The Legislative Analyst's Office just announced California's budget is $25 billion out of whack, a month after lawmakers approved what they claimed – though never believed – was a balanced budget, 100 days late.
Economists predict that California won't regain the jobs that have been lost during the recession until 2016. There's more. The state fund that pays unemployment benefits to 2.3 million jobless Californians faces a $20 billion deficit.
To outsiders, California might seem a little like the Monty Python character whose arms are chopped off in a sword fight and declares it's only a flesh wound.
But in a weird way, this could be an ideal time for Jerry Brown to return to the Capitol, as he will this week. Assuming the Big One doesn't hit and separate California farther from the rest of the nation, the situation can't get much worse.

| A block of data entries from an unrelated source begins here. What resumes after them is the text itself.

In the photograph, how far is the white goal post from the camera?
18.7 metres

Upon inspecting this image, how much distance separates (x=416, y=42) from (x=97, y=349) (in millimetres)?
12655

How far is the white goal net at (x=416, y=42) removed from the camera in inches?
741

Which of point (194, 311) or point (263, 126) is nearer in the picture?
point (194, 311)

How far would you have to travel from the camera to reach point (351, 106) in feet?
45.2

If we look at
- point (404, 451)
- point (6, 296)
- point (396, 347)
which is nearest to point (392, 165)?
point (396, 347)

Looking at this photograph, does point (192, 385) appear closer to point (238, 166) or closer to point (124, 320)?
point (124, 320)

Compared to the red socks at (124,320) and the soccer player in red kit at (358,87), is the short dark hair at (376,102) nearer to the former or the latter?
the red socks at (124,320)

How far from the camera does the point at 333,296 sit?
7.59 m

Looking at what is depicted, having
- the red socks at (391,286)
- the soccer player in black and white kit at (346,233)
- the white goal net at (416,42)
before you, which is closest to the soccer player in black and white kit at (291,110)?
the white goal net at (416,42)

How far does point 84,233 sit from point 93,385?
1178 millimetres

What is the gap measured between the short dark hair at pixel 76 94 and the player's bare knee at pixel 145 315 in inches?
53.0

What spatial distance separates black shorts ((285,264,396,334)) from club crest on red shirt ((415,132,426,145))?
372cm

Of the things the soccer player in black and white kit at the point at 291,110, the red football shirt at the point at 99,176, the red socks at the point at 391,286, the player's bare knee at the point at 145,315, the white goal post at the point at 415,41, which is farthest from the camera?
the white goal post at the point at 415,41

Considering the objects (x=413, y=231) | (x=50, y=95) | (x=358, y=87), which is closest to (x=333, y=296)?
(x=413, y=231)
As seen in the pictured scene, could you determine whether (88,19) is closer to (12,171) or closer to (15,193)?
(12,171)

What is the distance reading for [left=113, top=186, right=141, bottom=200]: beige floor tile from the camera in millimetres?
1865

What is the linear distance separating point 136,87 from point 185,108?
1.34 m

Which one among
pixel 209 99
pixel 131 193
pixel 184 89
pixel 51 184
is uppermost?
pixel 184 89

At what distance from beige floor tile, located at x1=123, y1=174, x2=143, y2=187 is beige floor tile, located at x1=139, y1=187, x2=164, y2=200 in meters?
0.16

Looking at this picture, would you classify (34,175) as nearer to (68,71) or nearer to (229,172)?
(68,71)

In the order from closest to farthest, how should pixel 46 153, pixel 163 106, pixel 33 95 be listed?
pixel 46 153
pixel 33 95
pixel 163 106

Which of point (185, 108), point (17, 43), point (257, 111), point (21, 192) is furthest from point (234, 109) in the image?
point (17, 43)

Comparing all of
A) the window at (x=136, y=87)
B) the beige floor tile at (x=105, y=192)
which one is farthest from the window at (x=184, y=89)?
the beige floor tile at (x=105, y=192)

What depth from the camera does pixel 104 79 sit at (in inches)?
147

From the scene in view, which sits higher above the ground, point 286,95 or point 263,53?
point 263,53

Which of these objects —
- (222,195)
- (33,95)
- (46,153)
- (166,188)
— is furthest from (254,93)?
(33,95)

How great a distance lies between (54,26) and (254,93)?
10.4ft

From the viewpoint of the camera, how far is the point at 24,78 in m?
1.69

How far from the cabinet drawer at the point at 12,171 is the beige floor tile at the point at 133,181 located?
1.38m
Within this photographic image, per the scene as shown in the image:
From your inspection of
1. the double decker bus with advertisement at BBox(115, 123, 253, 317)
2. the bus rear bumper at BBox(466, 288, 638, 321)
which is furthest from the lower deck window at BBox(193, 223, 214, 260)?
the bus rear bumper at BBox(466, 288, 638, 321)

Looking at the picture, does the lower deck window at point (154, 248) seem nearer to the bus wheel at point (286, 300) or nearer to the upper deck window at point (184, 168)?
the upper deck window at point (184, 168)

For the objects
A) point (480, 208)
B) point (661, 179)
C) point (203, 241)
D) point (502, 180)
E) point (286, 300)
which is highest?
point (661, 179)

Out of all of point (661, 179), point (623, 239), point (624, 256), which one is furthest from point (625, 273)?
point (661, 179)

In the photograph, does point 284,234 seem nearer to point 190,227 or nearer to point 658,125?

For all the talk of doom, deficit and general decline, wealthy individuals still bet on California's future. In the process, they could provide Brown with a much needed hand.
One is Tom Steyer, a hedge fund billionaire from San Francisco who donated $5 million to defeat Proposition 23, the Texas and Kansas oil companies' failed initiative that sought to unravel California's law to combat climate change and reduce greenhouse gases.
Steyer intends to build on the political organization established to defeat Proposition 23, creating a nonprofit entity that would advocate on behalf of implementing the climate-change law, Assembly Bill 32.